HOW TO COMPLETE THIS TASK
Show each line from the records below in which the word "United" occurs.

RECORD EXCERPTS

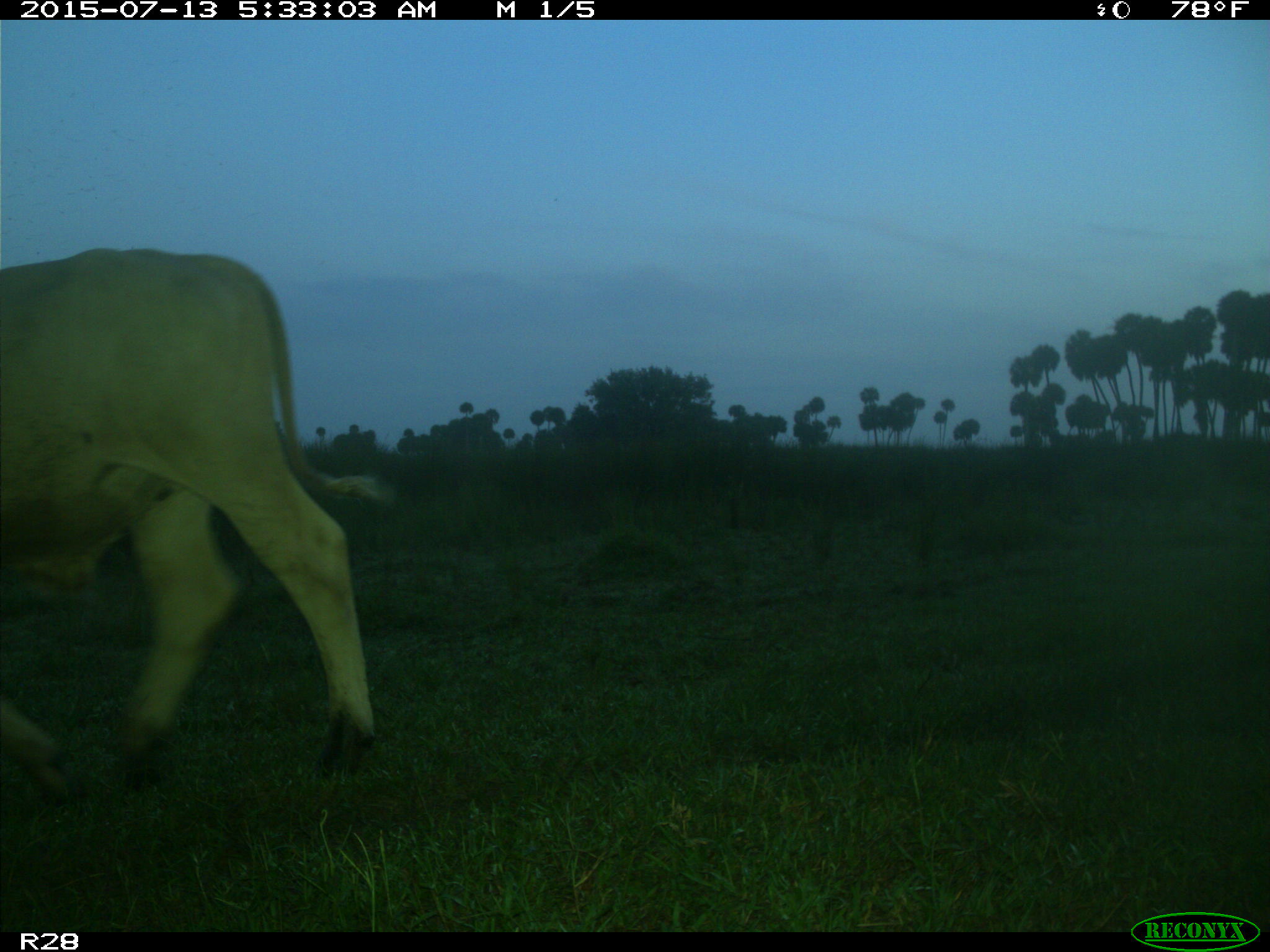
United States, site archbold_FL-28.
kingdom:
* * *
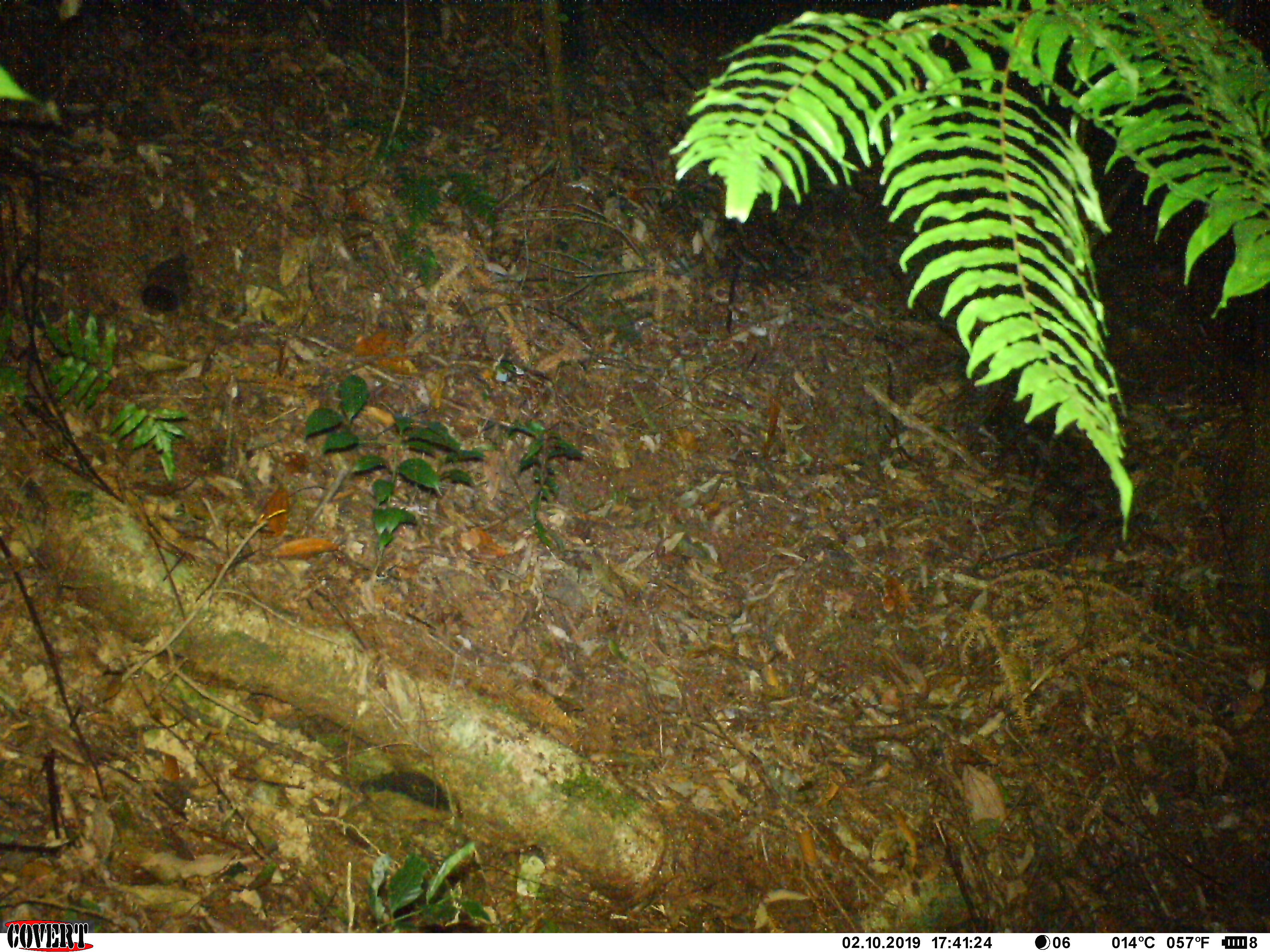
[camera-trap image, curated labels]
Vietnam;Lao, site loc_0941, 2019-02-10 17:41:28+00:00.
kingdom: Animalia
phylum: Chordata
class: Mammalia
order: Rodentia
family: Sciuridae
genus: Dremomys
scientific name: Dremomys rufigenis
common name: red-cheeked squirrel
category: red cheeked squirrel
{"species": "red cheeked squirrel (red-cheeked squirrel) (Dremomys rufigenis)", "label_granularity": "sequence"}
--
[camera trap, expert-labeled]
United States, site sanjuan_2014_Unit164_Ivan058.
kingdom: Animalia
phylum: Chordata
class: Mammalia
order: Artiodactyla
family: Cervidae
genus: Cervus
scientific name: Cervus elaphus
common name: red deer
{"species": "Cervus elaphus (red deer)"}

EXERCISE ANSWER
United States, site archbold_FL-28.
United States, site sanjuan_2014_Unit164_Ivan058.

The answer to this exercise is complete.